Zwischen Amt und akutem Hilfebedarf

Bei ihrer Arbeit mit wohnungslosen psychisch erkrankten Personen trifft Selda Gerdes-Kopal auf die unterschiedlichsten Biografien.

Foto: Adobe Stock

bbz: Wer bist du und wie bist du zur sozialen Arbeit gekommen?

Selda Gerdes-Kopal: Ich bin 39 Jahre und komme aus Berlin. Nach dem Fachabitur wollte ich Veranstaltungstechnik studieren. Zusätzlich habe ich mich an der Alice Salomon Hochschule beworben. Der NC war sehr hoch und die Aussichten sahen für mich nicht besonders gut aus. Ich habe viele Absagen erhalten, doch aufgrund eines Verfahrensfehlers habe ich einen Platz für den Studiengang Soziale Arbeit erhalten. Das war genau das, was ich eigentlich nicht wollte. Ich bin ein ziemlich klassisches Schulverweigererkind gewesen und wollte auf gar keinen Fall diejenige sein, die nach ihrer eigenen schief gelaufenen Schulkarriere Soziale Arbeit studiert, um dann anderen delinquenten Kindern klar zu machen, dass sie zur Schule gehen sollen.

Warum hast du dich letzten Endes doch eingeschrieben?

Gerdes-Kopal: Zum einen aufgrund von mangelnden Alternativen und zum anderen bringe ich immer alles zu Ende, was ich einmal anfange. Das ist prinzipiell eine gute Eigenschaft von mir, die bringt mich dazu, Studiengänge zu Ende zu machen. Ich habe dann noch einen Master in »Qualitätsmanagement« und in »Praxisforschung« gemacht.

Wie kamst du zu diesen beiden Studiengängen?

# [Aufgabe 1]
Wie alt ist Selda Gerdes-Kopal nach eigener Angabe im Interview?
Das Interview und die Auflistung haben nichts miteinander zu tun.

# [Auflistung zur Übung]

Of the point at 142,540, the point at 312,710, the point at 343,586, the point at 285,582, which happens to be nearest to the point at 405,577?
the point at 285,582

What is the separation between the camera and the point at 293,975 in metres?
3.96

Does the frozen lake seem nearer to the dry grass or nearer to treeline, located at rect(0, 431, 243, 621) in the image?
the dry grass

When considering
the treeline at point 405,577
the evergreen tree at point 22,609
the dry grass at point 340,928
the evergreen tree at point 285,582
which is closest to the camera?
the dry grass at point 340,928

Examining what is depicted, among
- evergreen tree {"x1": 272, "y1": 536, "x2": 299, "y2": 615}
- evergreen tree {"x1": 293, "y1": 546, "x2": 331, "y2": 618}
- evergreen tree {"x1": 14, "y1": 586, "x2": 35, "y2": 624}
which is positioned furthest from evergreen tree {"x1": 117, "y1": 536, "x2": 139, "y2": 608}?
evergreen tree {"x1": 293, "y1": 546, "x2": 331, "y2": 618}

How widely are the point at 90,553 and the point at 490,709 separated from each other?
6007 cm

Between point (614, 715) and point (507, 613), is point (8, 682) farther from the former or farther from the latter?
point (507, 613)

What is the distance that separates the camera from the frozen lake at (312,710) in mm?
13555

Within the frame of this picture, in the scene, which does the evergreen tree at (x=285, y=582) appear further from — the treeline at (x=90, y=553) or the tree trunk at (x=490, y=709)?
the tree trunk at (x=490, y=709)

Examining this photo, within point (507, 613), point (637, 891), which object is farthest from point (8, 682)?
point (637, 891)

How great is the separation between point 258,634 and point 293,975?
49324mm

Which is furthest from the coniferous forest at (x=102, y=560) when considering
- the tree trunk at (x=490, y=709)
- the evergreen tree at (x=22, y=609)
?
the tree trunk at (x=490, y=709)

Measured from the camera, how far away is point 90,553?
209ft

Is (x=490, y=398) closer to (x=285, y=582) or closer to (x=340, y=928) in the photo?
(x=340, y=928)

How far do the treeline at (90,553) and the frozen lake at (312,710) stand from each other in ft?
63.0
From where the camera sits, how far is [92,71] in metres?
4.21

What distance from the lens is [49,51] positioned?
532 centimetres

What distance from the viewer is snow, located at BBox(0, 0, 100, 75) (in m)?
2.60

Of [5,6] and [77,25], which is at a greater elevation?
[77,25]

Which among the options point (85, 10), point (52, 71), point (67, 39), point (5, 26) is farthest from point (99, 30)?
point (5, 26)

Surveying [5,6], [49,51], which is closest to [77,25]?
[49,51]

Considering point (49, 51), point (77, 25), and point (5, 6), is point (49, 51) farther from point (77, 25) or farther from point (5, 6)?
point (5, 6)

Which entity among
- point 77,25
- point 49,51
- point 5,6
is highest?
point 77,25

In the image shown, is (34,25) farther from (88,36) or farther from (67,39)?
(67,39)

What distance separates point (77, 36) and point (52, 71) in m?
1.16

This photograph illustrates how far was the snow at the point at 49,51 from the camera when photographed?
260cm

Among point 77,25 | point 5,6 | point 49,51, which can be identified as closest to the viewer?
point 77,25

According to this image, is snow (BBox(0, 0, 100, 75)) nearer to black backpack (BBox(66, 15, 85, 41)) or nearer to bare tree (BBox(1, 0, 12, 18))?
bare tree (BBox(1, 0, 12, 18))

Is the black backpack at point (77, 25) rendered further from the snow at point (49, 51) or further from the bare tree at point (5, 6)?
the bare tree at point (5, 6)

# [Aufgabe 2]
Finde in der Auflistung jede Zeile, in der das Wort „trunk“ vorkommt, und schreibe diese Zeilen ab.

# [Musterlösung 1]
Sie ist 39 Jahre alt.

# [Musterlösung 2]
Within the frame of this picture, in the scene, which does the evergreen tree at (x=285, y=582) appear further from — the treeline at (x=90, y=553) or the tree trunk at (x=490, y=709)?
the tree trunk at (x=490, y=709)
- the tree trunk at (x=490, y=709)
the tree trunk at (x=490, y=709)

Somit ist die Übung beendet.